“I’ll come with. Should be interesting to see the cav; he’s not remotely like his rep, is he? Ain’t ever matched him in a tournament, myself—”
At the exit of the Third and the Eighth cavaliers, the Eighth looking like he wished he were deaf, the Second went too: more silently, and wiping her hands on her scarlet neckerchief. Only the teens, Gideon, and Corona were left. Coronabeth was staring into the steaming ashes, brief singlet and shorts whipping in the wind, fine dry curls of gold escaping from the wet mass of her hair. She looked troubled, which made Gideon sad, but she was also soaked right through to the skin, which made Gideon need a lie-down.

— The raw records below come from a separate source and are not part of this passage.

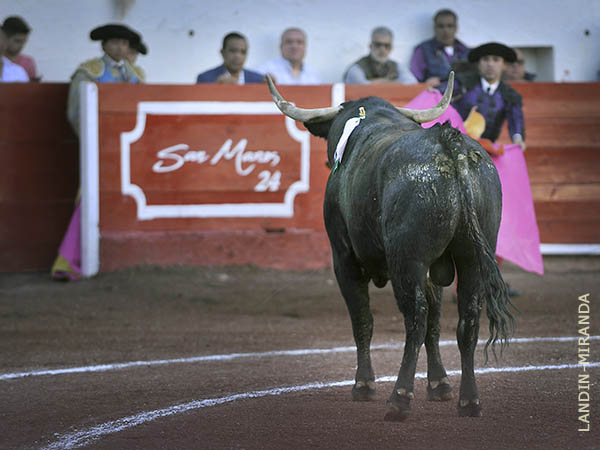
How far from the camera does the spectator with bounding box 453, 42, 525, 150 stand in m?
7.21

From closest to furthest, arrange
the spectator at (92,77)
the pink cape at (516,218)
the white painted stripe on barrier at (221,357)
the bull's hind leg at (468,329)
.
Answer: the bull's hind leg at (468,329), the white painted stripe on barrier at (221,357), the pink cape at (516,218), the spectator at (92,77)

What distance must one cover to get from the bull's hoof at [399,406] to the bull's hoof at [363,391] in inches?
16.7

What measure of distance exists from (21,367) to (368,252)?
2.04 meters

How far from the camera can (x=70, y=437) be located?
3615 mm

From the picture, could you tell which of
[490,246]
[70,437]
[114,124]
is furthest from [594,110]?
[70,437]

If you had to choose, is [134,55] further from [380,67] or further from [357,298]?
[357,298]

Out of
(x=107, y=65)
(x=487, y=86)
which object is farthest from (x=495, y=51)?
(x=107, y=65)

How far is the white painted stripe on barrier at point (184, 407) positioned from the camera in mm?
3576

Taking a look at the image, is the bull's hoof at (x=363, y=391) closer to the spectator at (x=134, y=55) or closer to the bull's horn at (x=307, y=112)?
the bull's horn at (x=307, y=112)

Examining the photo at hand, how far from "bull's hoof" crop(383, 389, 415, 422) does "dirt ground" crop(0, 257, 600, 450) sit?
31 mm

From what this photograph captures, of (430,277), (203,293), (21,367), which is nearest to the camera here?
(430,277)

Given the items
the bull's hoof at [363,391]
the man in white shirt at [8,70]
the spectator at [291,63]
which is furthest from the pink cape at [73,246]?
the bull's hoof at [363,391]

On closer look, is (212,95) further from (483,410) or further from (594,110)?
(483,410)

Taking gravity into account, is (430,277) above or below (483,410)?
above
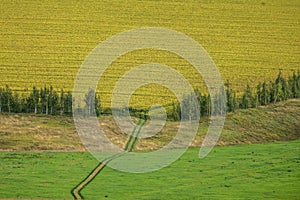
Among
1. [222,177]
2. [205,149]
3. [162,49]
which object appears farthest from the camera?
[162,49]

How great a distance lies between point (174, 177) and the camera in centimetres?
4434

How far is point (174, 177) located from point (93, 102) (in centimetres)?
951

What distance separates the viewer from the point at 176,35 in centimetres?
6694

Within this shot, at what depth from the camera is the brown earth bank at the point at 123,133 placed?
4853 cm

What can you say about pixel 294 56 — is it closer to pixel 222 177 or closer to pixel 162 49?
pixel 162 49

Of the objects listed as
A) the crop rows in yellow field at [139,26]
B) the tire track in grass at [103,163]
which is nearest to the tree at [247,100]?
the crop rows in yellow field at [139,26]

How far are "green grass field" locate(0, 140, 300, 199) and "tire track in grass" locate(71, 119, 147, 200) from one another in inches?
10.0

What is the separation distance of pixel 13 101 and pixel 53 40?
14.4 metres

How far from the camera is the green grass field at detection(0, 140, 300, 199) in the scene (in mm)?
42125

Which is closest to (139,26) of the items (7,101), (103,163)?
(7,101)

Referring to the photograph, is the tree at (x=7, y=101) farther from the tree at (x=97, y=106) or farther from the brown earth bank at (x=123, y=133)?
the tree at (x=97, y=106)

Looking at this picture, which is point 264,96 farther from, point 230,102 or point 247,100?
point 230,102

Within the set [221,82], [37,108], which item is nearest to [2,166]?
[37,108]

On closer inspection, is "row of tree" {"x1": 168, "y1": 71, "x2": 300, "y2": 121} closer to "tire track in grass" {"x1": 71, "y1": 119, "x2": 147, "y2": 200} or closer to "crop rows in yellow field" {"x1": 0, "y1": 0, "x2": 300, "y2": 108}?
"crop rows in yellow field" {"x1": 0, "y1": 0, "x2": 300, "y2": 108}
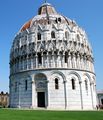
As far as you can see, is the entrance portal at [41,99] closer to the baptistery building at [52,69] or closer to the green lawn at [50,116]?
the baptistery building at [52,69]

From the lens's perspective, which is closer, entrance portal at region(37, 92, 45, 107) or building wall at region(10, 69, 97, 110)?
building wall at region(10, 69, 97, 110)

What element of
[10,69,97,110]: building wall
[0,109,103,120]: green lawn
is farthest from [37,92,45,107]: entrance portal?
[0,109,103,120]: green lawn

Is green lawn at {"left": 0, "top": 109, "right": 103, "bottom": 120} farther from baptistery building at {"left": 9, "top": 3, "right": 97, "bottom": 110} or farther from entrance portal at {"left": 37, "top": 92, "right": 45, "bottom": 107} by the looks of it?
entrance portal at {"left": 37, "top": 92, "right": 45, "bottom": 107}

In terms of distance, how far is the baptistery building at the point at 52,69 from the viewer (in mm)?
40594

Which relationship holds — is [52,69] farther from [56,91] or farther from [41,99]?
[41,99]

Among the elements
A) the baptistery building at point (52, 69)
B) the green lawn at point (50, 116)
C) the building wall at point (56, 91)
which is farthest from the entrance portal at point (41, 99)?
the green lawn at point (50, 116)

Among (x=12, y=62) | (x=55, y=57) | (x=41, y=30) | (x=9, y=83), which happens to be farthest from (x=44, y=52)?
(x=9, y=83)

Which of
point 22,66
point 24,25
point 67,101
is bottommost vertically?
point 67,101

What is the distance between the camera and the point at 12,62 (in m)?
47.2

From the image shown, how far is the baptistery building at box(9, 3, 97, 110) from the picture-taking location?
40.6 meters

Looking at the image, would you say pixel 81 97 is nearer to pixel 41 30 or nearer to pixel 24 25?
pixel 41 30

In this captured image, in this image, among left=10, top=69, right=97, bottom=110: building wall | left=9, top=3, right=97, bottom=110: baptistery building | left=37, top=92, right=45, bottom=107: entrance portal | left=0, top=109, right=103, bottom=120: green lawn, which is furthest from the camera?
left=37, top=92, right=45, bottom=107: entrance portal

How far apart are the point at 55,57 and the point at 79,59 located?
510 centimetres

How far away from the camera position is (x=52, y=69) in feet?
134
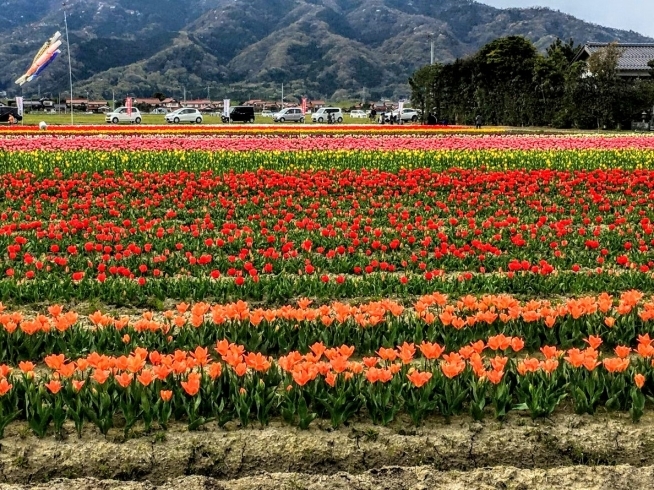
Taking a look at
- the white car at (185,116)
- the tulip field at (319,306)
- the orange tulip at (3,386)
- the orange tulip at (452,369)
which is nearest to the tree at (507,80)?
the white car at (185,116)

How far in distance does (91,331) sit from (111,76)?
192206 mm

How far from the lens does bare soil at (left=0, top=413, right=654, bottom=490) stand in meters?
3.60

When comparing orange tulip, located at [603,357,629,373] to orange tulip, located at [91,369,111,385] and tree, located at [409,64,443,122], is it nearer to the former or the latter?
orange tulip, located at [91,369,111,385]

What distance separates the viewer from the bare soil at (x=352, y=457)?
11.8 feet

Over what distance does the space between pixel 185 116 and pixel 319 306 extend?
52.6 m

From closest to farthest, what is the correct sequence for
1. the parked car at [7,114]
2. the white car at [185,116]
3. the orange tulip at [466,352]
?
the orange tulip at [466,352]
the parked car at [7,114]
the white car at [185,116]

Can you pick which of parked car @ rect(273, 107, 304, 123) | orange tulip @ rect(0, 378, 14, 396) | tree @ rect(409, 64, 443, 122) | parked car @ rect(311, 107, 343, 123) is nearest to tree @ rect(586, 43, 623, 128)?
tree @ rect(409, 64, 443, 122)

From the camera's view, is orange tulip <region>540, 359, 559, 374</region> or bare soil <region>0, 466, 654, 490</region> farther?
orange tulip <region>540, 359, 559, 374</region>

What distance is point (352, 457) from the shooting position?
3848 millimetres

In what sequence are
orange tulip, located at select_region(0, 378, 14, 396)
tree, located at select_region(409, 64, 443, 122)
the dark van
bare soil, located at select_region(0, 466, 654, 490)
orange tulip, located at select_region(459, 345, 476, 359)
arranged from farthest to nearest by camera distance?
tree, located at select_region(409, 64, 443, 122) → the dark van → orange tulip, located at select_region(459, 345, 476, 359) → orange tulip, located at select_region(0, 378, 14, 396) → bare soil, located at select_region(0, 466, 654, 490)

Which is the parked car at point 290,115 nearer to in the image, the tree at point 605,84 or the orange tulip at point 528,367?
the tree at point 605,84

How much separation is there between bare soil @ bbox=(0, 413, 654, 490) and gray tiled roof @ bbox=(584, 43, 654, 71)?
53.4 m

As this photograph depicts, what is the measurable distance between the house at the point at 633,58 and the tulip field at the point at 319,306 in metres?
42.0

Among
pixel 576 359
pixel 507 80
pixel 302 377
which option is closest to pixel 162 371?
pixel 302 377
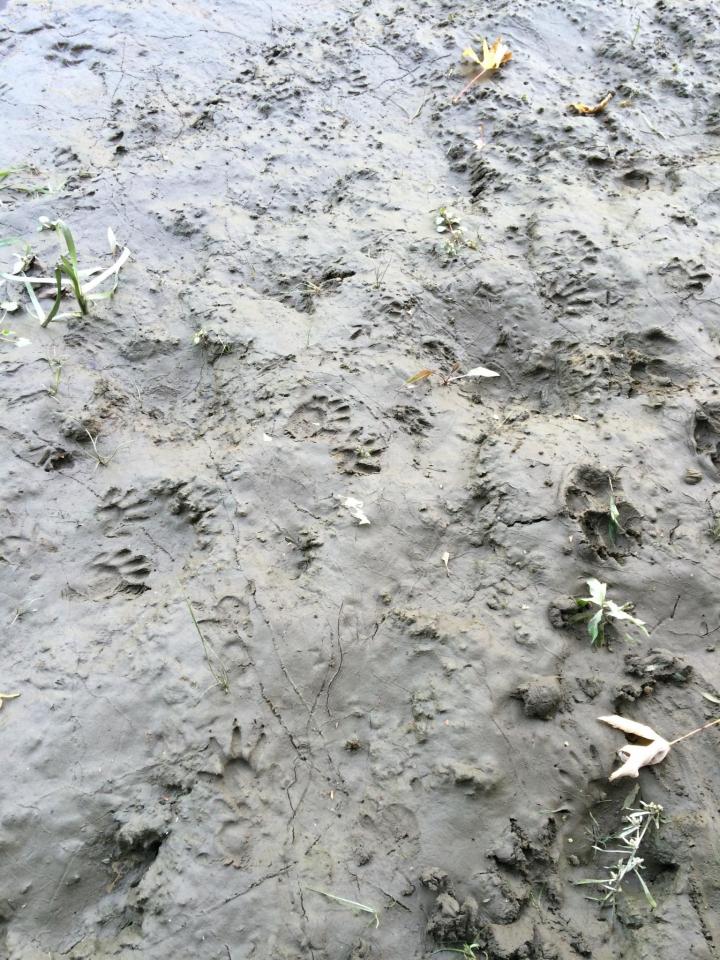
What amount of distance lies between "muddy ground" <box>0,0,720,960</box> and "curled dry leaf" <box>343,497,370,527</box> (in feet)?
0.10

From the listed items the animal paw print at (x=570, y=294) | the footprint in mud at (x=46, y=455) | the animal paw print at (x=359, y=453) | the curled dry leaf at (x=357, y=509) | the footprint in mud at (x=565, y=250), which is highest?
the footprint in mud at (x=565, y=250)

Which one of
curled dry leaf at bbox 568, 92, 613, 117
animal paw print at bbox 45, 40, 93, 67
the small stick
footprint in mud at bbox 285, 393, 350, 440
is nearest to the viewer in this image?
footprint in mud at bbox 285, 393, 350, 440

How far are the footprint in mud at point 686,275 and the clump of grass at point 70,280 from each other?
8.93ft

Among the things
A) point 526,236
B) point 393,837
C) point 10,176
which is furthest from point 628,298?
point 10,176

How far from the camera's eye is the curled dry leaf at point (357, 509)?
9.11 feet

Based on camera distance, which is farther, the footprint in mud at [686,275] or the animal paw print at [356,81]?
the animal paw print at [356,81]

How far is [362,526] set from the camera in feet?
9.10

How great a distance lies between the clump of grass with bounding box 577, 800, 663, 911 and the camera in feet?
7.10

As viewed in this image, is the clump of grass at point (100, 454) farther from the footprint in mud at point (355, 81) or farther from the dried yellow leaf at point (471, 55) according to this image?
the dried yellow leaf at point (471, 55)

“I keep seeing things,” said the necromantic teen, emptily. They turned to look at him. “Out of the corners of my eyes … when it’s nighttime. I keep waking up and hearing something moving … or someone standing outside our door.”
He trailed off. Jeannemary put her arm around his shoulder and pressed her sweat-streaked brown forehead to his, and both sighed defeated sighs in concert. The solace they were taking in each other was the bruising, private solace between necromancer and cavalier, and Gideon was embarrassed to be audience to it. It was only then that they seemed at all grown-up to her. They looked worn down to stubs, like ground-down teeth, greyed out of their obnoxious vitality and youth.
The cavalier of the Fourth House looked up at Gideon and Corona.
“I wanted you two because Magnus liked you both,” she said. “So you get the warning. Don’t say I didn’t tell you.”
Then she led Isaac away, him looking like an expectant prey animal, her like dynamite, ushering him back through the salt-warped door. Gideon was left alone with Coronabeth. The princess was closing the huge grate to the incinerator and sliding the handle down to lock it. They both beheld it silently: it did seem big enough to heave a person through, down into what—when set—would have been roaring flames. Clouds passed overhead, plunging what had been dazzling brightness into relative gloom. The clouds were fat and bluish, which Gideon had learned meant that they would soon explode into rain. She could taste it on the air, washing the prickle of smoke off her tongue. When the storm broke, it would break hard.
“This isn’t just Fourth House theatrics,” said Corona. “I don’t think they’re being reckless here. I think we’re actually in trouble … a lot of trouble.”
In the newfound dimness Gideon took off her glasses and nodded. Her hood fell back, sliding down in heavy folds of black to her shoulders. The exquisite eyes of the necromancer of the Third were upon her, and the doleful expression turned into a radiant smile, violet eyes crinkling up at the corners with the hugeness of the grin.
“Why, Gideon the Ninth!” she exclaimed, mourning banished. “You’re a ginger!”
* * *
The clouds broke later that afternoon. The rain beat at the windows like pellets, and the skeleton servants scurried around with buckets, catching the worst of the sleeting drips, putting matting down for the puddles. Apparently Canaan House was so used to this that their response was automatic. Gideon was familiar with rain by now, but the first time she couldn’t get over it. The constant pattering drove her mad all night, and she’d had no idea how anyone who lived in atmospheric weather could ever put up with it. Now it was only a murmurous distraction.
To the noise of the storm she had gone back to check on Harrowhark, suddenly paranoid—convinced that she had dreamt up the arms flapping out of the duvet, the short spikes of dark hair visible from under the pillow, that maybe the Reverend Daughter had made Gideon’s youthful dreams come true by spending all night in an incinerator—but Harrow hadn’t even woken up. Gideon ate lunch next to a skeleton servant carefully balancing a bucket on the table, into which fat drips fell from the windows, ploing … ploing … ploing.
The numinous dread hadn’t really left her since that morning. It was almost a relief to see the shadow of Camilla Hect fall over her bowl of soup and bread-and-butter. Camilla’s grey hood was wet with rain.
“Duel’s off,” she said, by way of hello. “Seventh never turned up, and they’re not in their quarters. Let’s move.”
They moved. Gideon’s heart hammered in her ears. Her rapier swung against her leg as persistently as the rain peppering the walls of Canaan House. By instinct Gideon led them through a row of dark, dismal antechambers, door handles slippery with rain, and out into the storm itself: the conservatory where Dulcinea liked to sit. It was stultifyingly hot and muggy in there: like walking into the jaws of a panting animal. Rain sleeted off the plex in sky-obscuring sheets. Beyond the conservatory door—under an awning that had long since tipped into the rain—was Dulcinea.